Not only that, they don't use machine screws to hold the bracket, carlon supplies sheet metal course thread screws that wont screw in easily and sometimes by the time you have the clamp secured, you have punched in the drywall at the spot where the ears are from trying to screw in the crappy securing screws for the bracket. Total garbage.


----------



## A Little Short (Nov 11, 2010)

chicken steve said:


> The whole Carlon thing hails back to the _metal_ men , who's recent renaissance via weights being introduced in 314.27 frittered out when manufacturers caught up with accommodating listings.....~CS~


Dang! Just when I thought I had my "CS" translator updated and tuned in.
Time for a new "updated CS" translator!:blink:


----------



## chicken steve (Mar 22, 2011)

It's really no big deal Shorty, the code assumed weight requirements, the EI's here were insisting on metallic octagons due to their listing until the plastic box manufacturers caught up....:thumbsup:~CS~


----------



## shocksystems (Apr 25, 2009)

480sparky said:


> I use these:
> 
> 
> 
> ...


Funny, I hate these boxes. Sometimes one of the wings won't catch behind the ceiling board (particularly if the ceiling is not a standard thickness) and then you are kind of stuck, one behind, one not, trying to to get the other wing in without damaging the ceiling. Then the fact that it is fiberglass makes it more likely that the screw holes will strip.

Cheers!

Jim


----------



## 480sparky (Sep 20, 2007)

shocksystems said:


> Funny, I hate these boxes. Sometimes one of the wings won't catch behind the ceiling board (particularly if the ceiling is not a standard thickness) and then you are kind of stuck, one behind, one not, trying to to get the other wing in without damaging the ceiling...........
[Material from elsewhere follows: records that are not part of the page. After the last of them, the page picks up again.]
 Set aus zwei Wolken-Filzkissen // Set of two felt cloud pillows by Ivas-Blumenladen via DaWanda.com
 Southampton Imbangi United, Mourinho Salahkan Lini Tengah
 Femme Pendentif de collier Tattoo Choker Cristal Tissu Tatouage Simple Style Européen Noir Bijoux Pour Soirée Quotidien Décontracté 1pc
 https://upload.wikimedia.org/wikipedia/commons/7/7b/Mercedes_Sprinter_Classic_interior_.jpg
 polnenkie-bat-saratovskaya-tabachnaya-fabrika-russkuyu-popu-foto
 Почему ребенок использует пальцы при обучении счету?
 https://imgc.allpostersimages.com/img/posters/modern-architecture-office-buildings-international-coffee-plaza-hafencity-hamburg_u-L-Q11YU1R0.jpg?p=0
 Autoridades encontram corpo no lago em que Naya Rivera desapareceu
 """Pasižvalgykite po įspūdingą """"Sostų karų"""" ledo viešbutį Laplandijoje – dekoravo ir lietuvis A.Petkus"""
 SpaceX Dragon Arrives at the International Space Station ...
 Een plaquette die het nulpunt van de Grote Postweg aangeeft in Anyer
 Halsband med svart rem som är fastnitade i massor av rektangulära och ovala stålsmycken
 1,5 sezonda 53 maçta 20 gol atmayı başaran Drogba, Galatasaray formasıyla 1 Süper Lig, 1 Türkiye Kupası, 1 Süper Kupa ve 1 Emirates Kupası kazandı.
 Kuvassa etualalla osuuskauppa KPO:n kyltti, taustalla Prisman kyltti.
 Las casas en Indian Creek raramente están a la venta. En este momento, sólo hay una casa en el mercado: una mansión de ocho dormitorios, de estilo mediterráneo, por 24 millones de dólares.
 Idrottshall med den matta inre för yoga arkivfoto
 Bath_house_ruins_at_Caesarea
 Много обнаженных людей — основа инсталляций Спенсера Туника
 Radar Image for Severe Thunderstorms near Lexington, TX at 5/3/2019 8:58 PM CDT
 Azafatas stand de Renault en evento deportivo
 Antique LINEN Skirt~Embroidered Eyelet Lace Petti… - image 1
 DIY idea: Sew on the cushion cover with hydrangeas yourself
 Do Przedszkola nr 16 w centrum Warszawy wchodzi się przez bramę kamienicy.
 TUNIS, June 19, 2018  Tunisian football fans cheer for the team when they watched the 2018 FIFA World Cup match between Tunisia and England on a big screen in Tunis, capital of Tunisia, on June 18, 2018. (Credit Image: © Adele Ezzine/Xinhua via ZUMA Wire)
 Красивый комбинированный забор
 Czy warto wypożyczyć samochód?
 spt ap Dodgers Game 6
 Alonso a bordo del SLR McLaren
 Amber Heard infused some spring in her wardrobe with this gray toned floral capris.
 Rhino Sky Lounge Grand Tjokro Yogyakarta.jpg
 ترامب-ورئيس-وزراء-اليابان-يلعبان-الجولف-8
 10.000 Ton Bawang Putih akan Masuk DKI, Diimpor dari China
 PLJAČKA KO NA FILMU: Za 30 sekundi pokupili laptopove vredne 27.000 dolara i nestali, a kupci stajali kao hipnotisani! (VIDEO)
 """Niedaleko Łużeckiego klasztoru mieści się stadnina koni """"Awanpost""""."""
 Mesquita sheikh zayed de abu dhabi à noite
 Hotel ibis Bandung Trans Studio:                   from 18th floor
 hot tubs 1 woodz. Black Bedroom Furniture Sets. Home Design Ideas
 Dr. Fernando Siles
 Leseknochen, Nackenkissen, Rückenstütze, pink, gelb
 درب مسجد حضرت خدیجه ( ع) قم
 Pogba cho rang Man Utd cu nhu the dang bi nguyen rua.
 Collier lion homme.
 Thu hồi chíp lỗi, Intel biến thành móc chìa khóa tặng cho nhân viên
Easy fix: Take a pair of tinsnips to the clamp and lop off ¼" before installing.



shocksystems said:


> ......Then the fact that it is fiberglass makes it more likely that the screw holes will strip.
> 
> Cheers!
> 
> Jim


Easy fix: Don't use a cordless to tighten the screws.


----------



## Norcal (Mar 22, 2007)

shocksystems said:


> Funny, I hate these boxes. Sometimes one of the wings won't catch behind the ceiling board (particularly if the ceiling is not a standard thickness) and then you are kind of stuck, one behind, one not, trying to to get the other wing in without damaging the ceiling. Then the fact that it is fiberglass makes it more likely that the screw holes will strip.
> 
> Cheers!
> 
> Jim


 
If you strip the threads, use a Heli-Coil kit or one of their competitors products, I use a 6/32 kit to repair those expletive deleted Kwik-Clik boxes, then the OEM device screws still work.


----------



## samjg1 (Jan 18, 2015)

macmikeman said:


> Not only that, they don't use machine screws to hold the bracket, carlon supplies sheet metal course thread screws that wont screw in easily and sometimes by the time you have the clamp secured, you have punched in the drywall at the spot where the ears are from trying to screw in the crappy securing screws for the bracket. Total garbage.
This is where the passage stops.